Maybe it is different in the US because of the sheer land size and more wilderness but I checked google maps and i must say that every single dirt road i used as a teenager in the village I grew up in and several km around it is in google maps. So unless these dirt roads are implemented a lot less precisely than normal roads I´d assume that it would be sufficient not only for urbanites but also for the vast majority of villagers.
And if there are areas you have to go to where robot cars really don´t work there wouldn´t be a problem if some people had a manual car. My parents and most other people in that village burn wood for heating their houses which they usually get in the woods with their car and a small trailer. Now, not everybody has a trailer, so they just use their neighbors trailer. The same thing could be done with manual cars. Just ask your neighbor if you can take his or if he´ll help you get the wood. It´s not like everybody needs everything for every task as you can simply share and rent things you need very infrequently.
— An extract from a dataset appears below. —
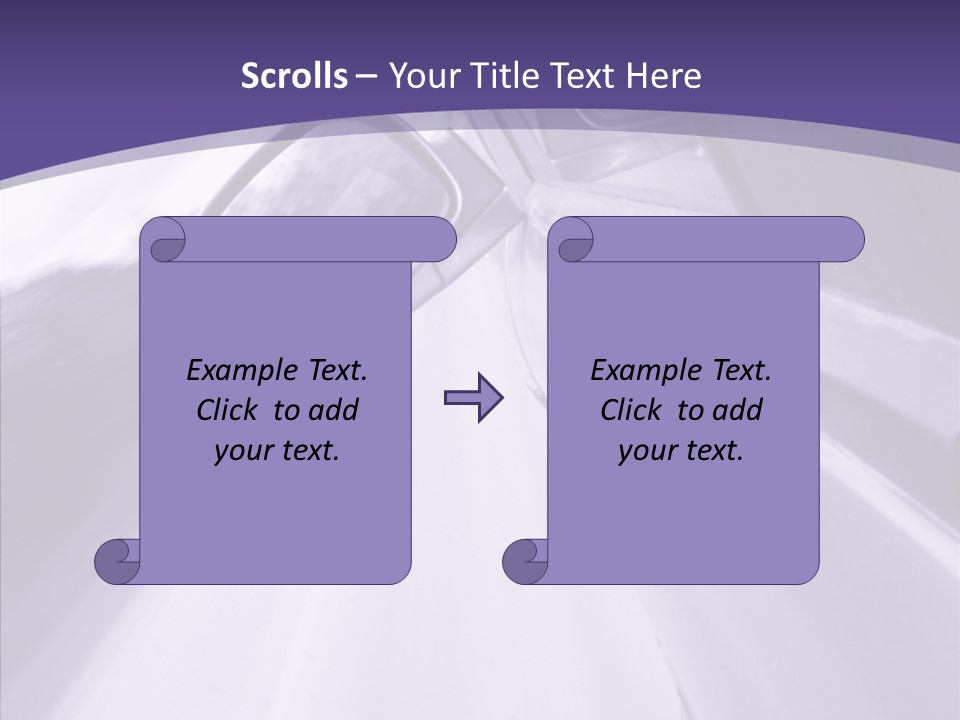 Scrolls – Your Title Text Here

Example Text. Click to add your text.

Example Text. Click to add your text.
Underground parking lots? Campgrounds? Moving a car onto a sports field to pick up an injured 12 year old and drive him to hospital? Move your car into the backyard so you can use the headlights to light up the back of the house and fix a tarp over the gaping hole in the roof a falling tree has made? There are all sorts of reasons to move a car that are not specifically drive from venue A to venue B and then stop precisely our the front, and anything that cannot be precisely predicted and allowed for by a programmer who has probably never seen your house, your hometown or a member of your family needs some manual controls.